Exercise details: Produce an exact copy of the lines from the line containing "What is the separation in" through the last line of the listing below, both ends included, and nothing else.
## START
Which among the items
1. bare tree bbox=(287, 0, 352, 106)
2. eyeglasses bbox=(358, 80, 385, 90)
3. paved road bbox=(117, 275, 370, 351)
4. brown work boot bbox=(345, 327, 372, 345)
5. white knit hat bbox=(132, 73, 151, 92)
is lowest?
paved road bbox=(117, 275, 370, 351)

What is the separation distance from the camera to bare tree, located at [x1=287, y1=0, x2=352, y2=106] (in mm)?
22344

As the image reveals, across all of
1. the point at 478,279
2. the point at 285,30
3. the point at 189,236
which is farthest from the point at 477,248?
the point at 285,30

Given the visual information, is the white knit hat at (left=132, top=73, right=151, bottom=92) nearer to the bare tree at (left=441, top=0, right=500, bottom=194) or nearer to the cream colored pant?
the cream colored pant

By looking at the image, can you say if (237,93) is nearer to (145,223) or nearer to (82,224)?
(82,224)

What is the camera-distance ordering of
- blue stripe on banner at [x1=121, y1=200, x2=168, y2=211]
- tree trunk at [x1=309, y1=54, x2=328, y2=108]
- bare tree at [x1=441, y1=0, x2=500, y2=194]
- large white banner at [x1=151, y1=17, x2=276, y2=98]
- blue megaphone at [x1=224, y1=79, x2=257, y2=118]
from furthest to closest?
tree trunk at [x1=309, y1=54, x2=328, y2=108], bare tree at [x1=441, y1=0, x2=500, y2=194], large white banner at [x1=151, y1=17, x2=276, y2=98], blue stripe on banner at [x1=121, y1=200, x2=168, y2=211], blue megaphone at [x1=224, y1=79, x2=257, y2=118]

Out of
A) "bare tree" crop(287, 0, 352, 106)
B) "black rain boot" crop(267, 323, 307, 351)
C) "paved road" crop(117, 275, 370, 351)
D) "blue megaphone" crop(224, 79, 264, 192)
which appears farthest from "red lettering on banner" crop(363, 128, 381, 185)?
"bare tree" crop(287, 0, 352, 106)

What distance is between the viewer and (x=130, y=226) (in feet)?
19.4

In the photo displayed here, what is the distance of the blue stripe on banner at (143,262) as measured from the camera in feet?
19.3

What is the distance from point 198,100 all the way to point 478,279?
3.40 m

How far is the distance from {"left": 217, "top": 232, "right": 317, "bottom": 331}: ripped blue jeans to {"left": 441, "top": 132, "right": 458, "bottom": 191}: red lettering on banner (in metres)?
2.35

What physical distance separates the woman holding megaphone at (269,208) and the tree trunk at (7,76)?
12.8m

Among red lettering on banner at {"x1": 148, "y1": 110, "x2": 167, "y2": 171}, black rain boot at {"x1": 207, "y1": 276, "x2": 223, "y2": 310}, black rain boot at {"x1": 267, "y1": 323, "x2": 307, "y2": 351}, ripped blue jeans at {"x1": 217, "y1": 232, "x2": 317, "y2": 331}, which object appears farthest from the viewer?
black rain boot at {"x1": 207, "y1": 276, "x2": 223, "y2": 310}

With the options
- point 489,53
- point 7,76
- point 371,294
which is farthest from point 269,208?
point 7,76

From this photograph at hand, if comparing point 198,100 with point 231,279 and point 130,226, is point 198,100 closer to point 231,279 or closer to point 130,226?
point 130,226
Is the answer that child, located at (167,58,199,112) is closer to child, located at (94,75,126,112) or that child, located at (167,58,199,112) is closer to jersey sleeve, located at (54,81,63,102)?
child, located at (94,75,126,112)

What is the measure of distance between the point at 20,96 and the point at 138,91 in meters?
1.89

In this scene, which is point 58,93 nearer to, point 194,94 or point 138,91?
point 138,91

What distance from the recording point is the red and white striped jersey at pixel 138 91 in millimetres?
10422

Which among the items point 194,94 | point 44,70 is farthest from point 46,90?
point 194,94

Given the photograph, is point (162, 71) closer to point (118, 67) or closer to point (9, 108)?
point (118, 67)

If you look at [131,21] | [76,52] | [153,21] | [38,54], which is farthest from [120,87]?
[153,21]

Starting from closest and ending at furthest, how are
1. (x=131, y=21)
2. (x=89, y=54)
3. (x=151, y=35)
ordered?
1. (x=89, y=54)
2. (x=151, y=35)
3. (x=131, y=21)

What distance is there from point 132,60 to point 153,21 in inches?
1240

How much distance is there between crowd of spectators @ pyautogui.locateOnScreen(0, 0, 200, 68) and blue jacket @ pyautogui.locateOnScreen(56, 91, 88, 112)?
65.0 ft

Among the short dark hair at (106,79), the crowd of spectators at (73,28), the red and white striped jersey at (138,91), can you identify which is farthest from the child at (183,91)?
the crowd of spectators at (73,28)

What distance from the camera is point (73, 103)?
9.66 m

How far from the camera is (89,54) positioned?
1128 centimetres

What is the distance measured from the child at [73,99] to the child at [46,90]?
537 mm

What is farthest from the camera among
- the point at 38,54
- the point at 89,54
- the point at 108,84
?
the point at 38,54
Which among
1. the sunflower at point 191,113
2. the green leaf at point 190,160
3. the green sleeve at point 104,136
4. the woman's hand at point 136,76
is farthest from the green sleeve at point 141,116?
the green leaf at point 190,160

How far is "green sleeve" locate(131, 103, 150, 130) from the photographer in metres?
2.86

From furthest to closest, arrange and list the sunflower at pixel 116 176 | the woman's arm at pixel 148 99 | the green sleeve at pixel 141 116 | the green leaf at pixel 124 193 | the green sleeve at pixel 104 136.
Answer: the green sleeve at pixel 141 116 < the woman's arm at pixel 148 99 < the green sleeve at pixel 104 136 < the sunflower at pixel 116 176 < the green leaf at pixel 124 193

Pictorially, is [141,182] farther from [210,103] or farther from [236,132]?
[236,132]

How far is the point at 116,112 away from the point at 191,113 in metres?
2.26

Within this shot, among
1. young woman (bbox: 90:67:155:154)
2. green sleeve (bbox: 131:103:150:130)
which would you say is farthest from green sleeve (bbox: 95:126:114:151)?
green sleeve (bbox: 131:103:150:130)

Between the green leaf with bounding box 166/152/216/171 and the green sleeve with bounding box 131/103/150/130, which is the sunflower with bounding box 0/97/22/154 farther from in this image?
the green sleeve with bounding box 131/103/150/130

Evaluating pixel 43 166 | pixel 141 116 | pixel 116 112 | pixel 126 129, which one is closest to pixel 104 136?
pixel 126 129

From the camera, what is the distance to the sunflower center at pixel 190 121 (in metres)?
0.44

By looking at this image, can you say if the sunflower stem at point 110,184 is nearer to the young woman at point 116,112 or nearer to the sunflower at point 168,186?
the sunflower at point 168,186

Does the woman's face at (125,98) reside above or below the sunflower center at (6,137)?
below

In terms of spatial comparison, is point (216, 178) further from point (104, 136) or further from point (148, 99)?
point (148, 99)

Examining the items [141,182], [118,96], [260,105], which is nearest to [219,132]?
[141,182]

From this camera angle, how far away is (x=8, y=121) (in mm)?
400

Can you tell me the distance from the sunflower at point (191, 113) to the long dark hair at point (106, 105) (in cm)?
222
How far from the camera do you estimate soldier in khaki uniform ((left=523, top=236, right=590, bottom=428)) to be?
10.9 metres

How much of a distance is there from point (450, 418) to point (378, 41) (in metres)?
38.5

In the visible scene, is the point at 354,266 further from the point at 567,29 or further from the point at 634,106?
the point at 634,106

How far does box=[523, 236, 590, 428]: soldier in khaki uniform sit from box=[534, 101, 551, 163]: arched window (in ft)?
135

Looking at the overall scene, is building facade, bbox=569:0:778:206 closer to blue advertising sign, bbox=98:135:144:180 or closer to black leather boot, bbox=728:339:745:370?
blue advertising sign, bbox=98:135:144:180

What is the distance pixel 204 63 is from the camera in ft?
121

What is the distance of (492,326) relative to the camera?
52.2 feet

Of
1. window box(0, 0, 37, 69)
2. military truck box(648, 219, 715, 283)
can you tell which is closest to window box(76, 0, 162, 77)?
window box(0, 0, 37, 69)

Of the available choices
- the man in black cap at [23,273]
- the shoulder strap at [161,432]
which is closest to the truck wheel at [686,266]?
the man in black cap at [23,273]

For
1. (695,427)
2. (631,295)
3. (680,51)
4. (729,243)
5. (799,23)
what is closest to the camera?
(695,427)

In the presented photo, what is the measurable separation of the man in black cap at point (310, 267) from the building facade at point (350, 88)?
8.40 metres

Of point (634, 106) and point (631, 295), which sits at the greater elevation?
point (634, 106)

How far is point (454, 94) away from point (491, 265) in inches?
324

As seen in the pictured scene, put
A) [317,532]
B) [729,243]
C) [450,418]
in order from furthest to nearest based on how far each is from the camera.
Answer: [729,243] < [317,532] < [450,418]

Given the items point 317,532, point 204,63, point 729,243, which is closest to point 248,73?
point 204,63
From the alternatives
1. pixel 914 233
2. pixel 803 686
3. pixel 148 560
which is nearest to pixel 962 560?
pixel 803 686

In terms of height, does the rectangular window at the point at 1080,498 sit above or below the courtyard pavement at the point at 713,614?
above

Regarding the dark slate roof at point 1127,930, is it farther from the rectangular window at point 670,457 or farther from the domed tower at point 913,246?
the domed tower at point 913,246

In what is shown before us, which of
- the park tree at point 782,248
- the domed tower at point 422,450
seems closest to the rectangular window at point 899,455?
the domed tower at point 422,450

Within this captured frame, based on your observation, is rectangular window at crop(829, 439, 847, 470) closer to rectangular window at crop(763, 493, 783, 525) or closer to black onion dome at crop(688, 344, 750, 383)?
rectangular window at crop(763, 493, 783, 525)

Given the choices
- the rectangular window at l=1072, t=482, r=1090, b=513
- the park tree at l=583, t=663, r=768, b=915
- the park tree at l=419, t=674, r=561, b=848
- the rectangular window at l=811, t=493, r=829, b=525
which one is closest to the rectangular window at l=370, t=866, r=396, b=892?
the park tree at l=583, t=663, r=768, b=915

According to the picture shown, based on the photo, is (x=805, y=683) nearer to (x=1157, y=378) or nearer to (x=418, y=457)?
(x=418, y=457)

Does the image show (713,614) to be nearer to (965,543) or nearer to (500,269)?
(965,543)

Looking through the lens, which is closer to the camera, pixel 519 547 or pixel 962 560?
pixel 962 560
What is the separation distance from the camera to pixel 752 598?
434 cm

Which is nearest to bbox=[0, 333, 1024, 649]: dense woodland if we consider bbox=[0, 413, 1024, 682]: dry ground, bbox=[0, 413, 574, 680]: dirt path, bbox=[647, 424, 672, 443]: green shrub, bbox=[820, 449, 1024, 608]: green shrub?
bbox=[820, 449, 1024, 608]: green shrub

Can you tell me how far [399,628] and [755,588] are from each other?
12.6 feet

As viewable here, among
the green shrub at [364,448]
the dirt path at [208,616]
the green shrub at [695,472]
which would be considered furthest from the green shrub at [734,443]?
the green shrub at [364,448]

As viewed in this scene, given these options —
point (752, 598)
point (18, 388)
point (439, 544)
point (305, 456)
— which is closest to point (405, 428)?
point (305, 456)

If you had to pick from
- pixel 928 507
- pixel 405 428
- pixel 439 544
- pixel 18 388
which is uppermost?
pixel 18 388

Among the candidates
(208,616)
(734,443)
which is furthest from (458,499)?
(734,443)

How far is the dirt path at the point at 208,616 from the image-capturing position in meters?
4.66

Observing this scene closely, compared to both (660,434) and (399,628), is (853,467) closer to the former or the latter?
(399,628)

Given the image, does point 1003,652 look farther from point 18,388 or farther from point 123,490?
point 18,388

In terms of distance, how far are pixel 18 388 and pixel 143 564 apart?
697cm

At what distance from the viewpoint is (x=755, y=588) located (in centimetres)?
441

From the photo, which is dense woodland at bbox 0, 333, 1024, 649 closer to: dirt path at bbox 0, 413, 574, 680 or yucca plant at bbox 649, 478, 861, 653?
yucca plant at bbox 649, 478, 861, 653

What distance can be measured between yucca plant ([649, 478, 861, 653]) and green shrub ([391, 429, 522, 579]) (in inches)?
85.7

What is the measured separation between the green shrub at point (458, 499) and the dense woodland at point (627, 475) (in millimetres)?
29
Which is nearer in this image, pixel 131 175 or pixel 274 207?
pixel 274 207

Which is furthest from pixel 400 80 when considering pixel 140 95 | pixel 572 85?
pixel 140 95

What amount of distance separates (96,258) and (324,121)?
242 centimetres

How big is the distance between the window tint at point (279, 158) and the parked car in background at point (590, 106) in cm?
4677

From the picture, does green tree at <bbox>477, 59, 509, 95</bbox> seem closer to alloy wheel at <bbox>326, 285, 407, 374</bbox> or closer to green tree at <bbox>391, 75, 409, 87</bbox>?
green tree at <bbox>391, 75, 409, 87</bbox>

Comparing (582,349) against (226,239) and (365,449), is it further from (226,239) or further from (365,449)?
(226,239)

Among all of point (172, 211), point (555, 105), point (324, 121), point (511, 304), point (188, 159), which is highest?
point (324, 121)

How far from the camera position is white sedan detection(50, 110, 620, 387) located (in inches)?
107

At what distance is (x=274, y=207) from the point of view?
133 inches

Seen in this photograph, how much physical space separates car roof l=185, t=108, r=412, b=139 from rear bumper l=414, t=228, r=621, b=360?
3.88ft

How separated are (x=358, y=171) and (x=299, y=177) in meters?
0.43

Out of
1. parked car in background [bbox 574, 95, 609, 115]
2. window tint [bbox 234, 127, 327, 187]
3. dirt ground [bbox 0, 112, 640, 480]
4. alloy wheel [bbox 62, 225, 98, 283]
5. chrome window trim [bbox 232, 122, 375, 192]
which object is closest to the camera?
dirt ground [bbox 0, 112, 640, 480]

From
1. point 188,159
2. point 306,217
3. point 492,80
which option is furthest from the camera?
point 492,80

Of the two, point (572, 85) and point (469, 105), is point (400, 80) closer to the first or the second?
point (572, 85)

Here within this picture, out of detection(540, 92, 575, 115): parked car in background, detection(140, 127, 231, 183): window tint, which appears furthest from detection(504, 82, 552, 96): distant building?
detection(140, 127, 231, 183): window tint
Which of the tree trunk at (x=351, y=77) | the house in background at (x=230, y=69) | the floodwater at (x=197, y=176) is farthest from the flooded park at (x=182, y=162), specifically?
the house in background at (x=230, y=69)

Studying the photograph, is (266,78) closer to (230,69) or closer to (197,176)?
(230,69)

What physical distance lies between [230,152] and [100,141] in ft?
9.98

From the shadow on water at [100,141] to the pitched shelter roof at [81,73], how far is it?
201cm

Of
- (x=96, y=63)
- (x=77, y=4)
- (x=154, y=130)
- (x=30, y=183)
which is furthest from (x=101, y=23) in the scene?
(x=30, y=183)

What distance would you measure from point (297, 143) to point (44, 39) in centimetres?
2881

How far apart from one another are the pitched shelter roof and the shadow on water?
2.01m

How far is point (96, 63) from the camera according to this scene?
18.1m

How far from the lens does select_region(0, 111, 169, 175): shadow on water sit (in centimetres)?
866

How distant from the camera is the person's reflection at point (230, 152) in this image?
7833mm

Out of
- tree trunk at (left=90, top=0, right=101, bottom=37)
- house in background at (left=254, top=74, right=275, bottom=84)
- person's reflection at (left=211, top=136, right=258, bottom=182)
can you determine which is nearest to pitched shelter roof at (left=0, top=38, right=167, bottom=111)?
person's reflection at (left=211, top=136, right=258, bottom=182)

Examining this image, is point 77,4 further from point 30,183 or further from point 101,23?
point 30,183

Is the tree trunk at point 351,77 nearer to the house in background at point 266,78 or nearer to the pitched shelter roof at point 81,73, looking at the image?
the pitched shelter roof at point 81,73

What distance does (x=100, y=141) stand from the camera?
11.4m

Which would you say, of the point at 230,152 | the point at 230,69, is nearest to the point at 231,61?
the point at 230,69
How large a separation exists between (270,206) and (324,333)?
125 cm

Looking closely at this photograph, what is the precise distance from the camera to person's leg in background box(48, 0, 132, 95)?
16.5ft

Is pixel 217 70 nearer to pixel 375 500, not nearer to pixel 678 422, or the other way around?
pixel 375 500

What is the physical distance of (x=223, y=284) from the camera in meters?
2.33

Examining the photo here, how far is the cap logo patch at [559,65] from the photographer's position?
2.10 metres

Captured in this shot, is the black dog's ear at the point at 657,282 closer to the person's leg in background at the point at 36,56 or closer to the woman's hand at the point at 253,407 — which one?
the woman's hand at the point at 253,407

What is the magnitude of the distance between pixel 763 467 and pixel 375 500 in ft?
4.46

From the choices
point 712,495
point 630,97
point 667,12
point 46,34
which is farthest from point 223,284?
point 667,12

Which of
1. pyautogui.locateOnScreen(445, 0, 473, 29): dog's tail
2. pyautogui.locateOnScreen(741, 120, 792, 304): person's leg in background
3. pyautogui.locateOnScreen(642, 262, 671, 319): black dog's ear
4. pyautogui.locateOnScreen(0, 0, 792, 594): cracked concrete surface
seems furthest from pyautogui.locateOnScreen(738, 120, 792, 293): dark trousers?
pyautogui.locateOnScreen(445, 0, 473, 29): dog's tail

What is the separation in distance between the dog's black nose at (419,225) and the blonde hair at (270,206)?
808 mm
## END
Full answer:
What is the separation in distance between the dog's black nose at (419,225) and the blonde hair at (270,206)?
808 mm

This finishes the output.